As for the idea of piracy vs. buying. To me the only motivation I might have for a darknet edition is lack of availability in any ebook format. Still I have yet to Darknet a single book. Thanks to Harry T., et. al., I have too many other books to read to really worry about any author/publisher who refuses my business.

That is what it comes down to, the current publishing cartels are telling us they simply do not want our business. Well, fine by me. I have 500+ years of books I can find and download completely free, legally. Heck, I could just get The Iliad & Odyssey and spend the next 1000 years reading that...hehehehe...

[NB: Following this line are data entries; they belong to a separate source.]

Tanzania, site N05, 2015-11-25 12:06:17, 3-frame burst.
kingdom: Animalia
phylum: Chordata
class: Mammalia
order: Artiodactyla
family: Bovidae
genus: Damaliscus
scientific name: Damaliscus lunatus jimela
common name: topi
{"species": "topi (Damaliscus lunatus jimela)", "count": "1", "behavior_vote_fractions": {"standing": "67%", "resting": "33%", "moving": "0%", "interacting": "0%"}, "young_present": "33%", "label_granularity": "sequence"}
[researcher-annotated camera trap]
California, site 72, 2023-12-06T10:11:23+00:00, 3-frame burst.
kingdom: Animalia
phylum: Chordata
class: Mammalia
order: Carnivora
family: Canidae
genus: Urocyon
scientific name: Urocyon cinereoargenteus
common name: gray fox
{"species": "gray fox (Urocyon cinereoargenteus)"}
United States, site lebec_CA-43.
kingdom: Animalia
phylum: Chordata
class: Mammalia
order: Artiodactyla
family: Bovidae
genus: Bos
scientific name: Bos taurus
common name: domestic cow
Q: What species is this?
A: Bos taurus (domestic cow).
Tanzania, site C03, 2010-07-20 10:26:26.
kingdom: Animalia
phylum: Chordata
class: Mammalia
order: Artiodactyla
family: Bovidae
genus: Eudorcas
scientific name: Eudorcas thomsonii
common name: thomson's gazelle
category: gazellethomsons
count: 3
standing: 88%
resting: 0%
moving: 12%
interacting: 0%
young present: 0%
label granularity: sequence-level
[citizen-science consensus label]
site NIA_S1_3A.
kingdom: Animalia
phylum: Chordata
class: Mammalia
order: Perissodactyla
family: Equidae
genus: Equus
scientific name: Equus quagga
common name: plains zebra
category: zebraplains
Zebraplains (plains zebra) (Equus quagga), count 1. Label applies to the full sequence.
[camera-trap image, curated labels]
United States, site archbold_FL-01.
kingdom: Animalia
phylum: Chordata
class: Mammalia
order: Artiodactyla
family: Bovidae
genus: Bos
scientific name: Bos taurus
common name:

Wait I did bend the rules just a teeny bit...I found a copy of The Seven Pillars of Wisdom by T.E. Lawrence (aka Lawrence of Arabia for the unfamiliar) on a site in Australia where it's in whatever they call the public domain. Somehow I missed any of the pages explaining I was a bad person for living in the US and d/l'ing the book...oh, well, come and take away my birthday for it...

Otherwise when I buy it's from Baen (Wescriptions are GREAT!!), indy authors, Fictionwise (as a rule only the 100% micropay rebate stuff) and anyone else who is reasonable about pricing for .mobi format as I now use my Nokia N800 as my front line reader over my nx73v Clie. I suspect I will likely be adding Tor to that list soon enough.

EDIT:

Perhaps a universal DRM system could be developed around "keychain dongle" like used now by many places including PayPal/eBay. They works great, are pretty easy for anyone to use and could easily address setting up a book for a device if the reading software folks are allowed access to add the system into their existing software. ????

Last edited by brecklundin; 03-23-2008 at 07:21 PM.